For her, it worked, and she made a lot of sales.

So (outside of testing a variety of prices...which can be problematic when people who paid more see the product offered for less), how do you decide whether and which way to move your price? Here are a few of my thoughts (yours are welcome in the comments):

  • If your product class is seen as a commodity, you'll have trouble pricing higher than the competition unless you find a way to position yourself as a premium variant, or even a new class of product.
  • Simply piling on more "stuff" in order to keep your price high may cheapen your product. If you're going to add bonuses, be sure they're things the customer will value. And not just after they get them and realize how valuable they are. Be sure it's clear before they buy that the bonuses have real value. Be sure you're not just fooling yourself into believing that customers will value them.
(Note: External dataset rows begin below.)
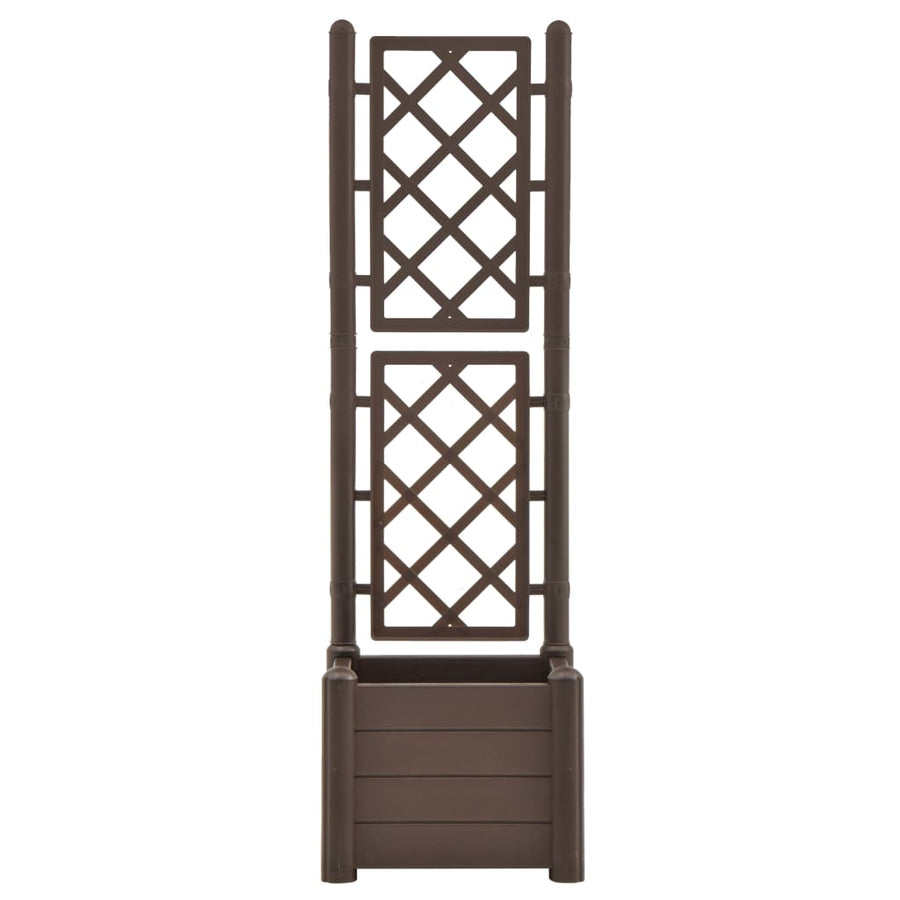 Plantenbak met latwerk 43x43x142 cm PP mokka 43 x 43 x 142 cm Mokka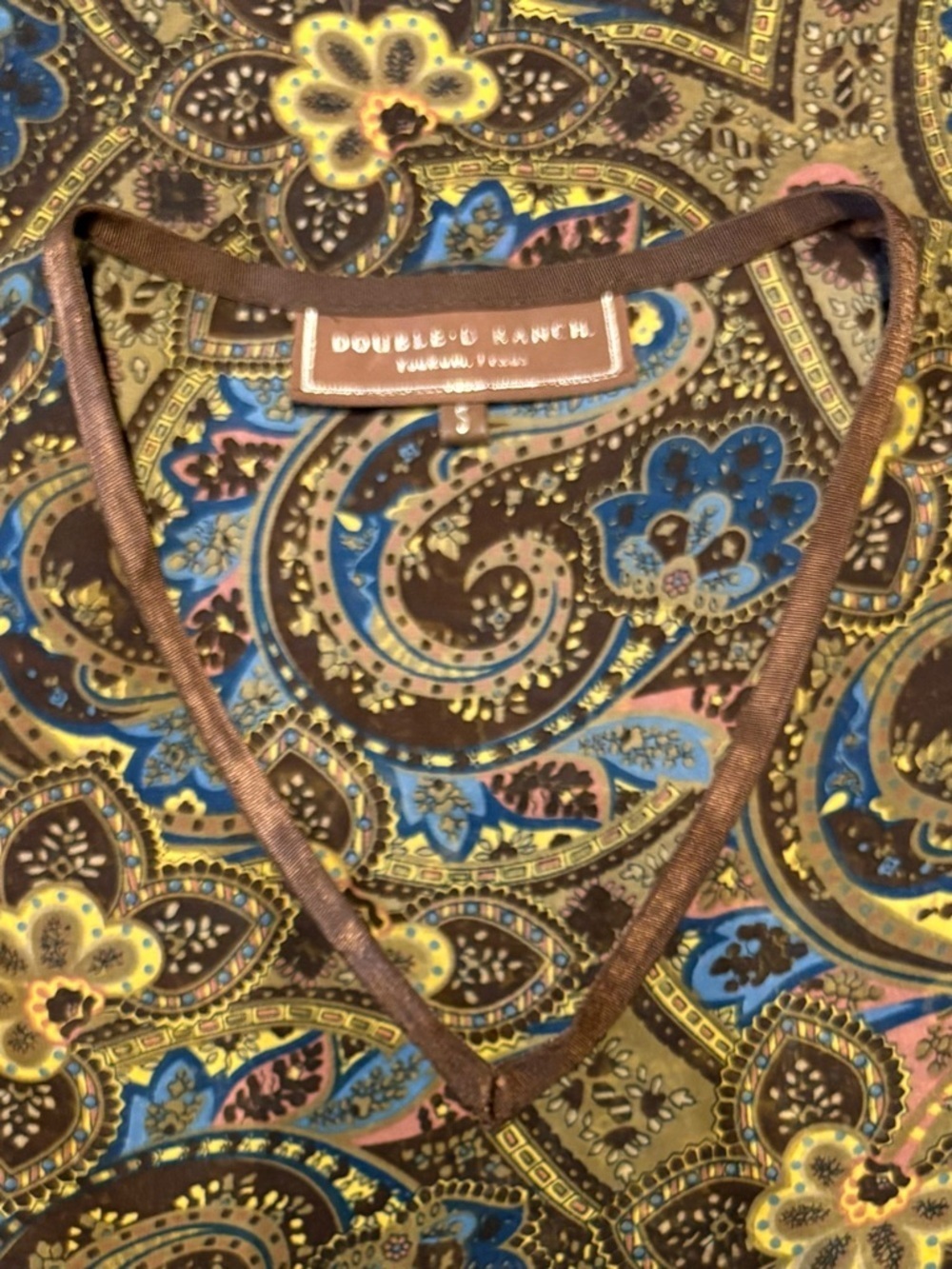Double D Ranch Y2K Woodlands Paisley Georgette Tank Top Womens S Coastal Cowgirl - Picture 9 of 10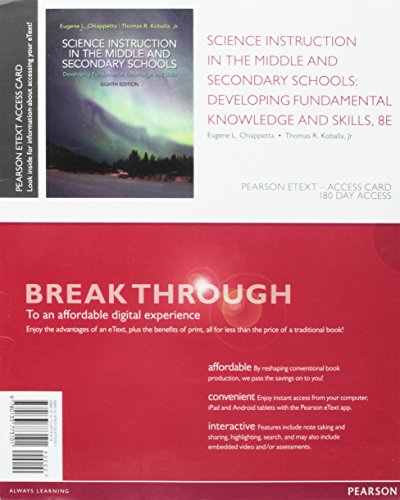 Book Science Instruction in the Middle and Secondary Schools: Developing Fundamental Knowledge and Skills, Pearson eText -- Access Card free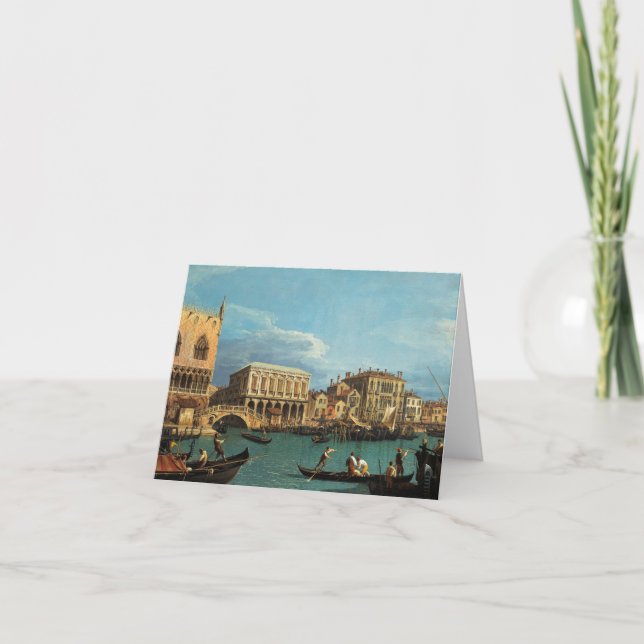 Aussicht auf die Riva degli Schiavoni Venedig Dankeskarte (Vorderseite)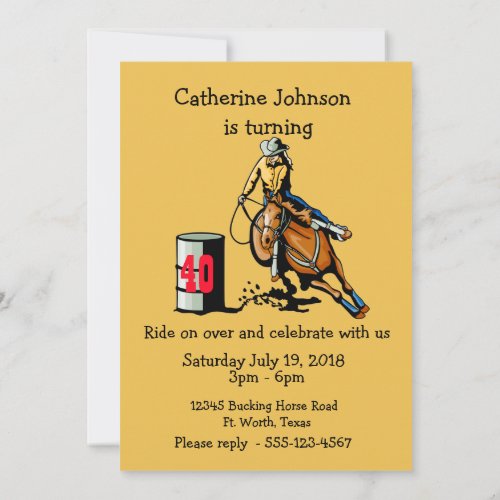 Western Party Rodeo Cowgirl Barrel Racer Invitation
  • If you're making a generous offer, you've got to prove that what you're selling is worth more than you're charging -- that you're not just lowering the price because the product isn't selling. For example, if you have a testimonial saying "this is the best $97 I ever spent", people seeing a $47 price tag will feel like they're getting a deal.
  • Give a reason why you're offering such a low price. Research has shown that virtually any "reason why" helps, but the more believable the better.
  • In markets where product quality varies widely, low prices signal low quality, not a good deal. Only use them to drive volume if you've established a reputation for quality. On the other hand, high prices signal high quality. Just be sure you've got the quality to back up your pricing.